• Exercise instructions: The answer must consist solely of the lines from the one with "Extreme Isolation (32" through the last line of the data, copied exactly, with no pictures.

• Data section:
- - -
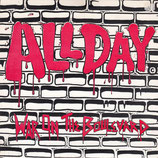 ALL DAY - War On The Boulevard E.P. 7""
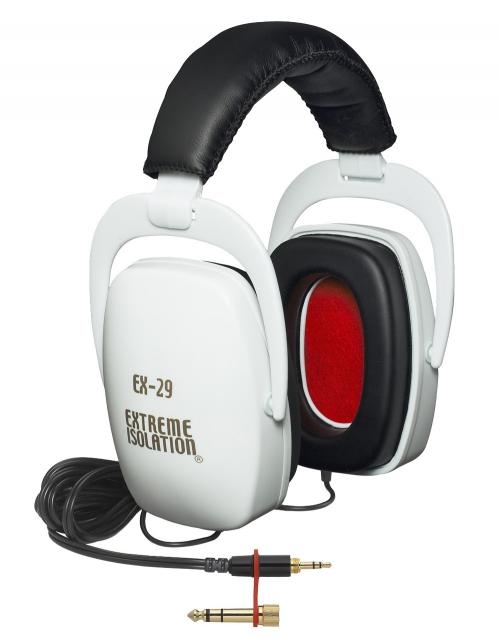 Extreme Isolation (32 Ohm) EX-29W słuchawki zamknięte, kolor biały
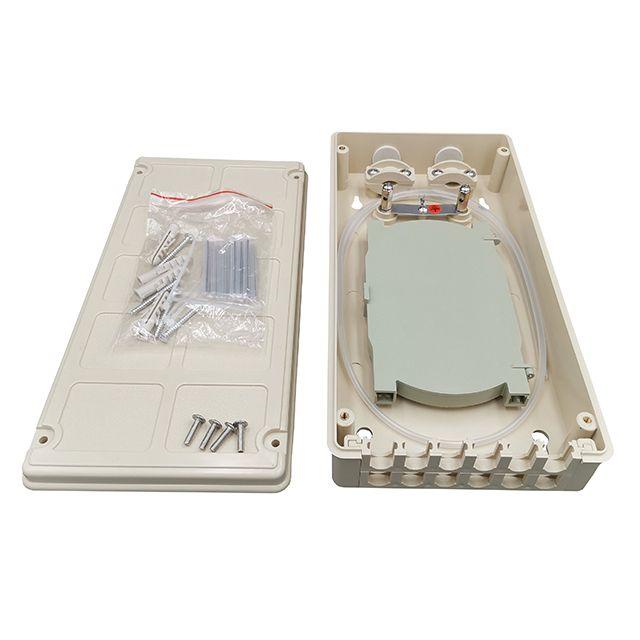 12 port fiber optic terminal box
- - -
• Answer to the exercise:
 Extreme Isolation (32 Ohm) EX-29W słuchawki zamknięte, kolor biały
 12 port fiber optic terminal box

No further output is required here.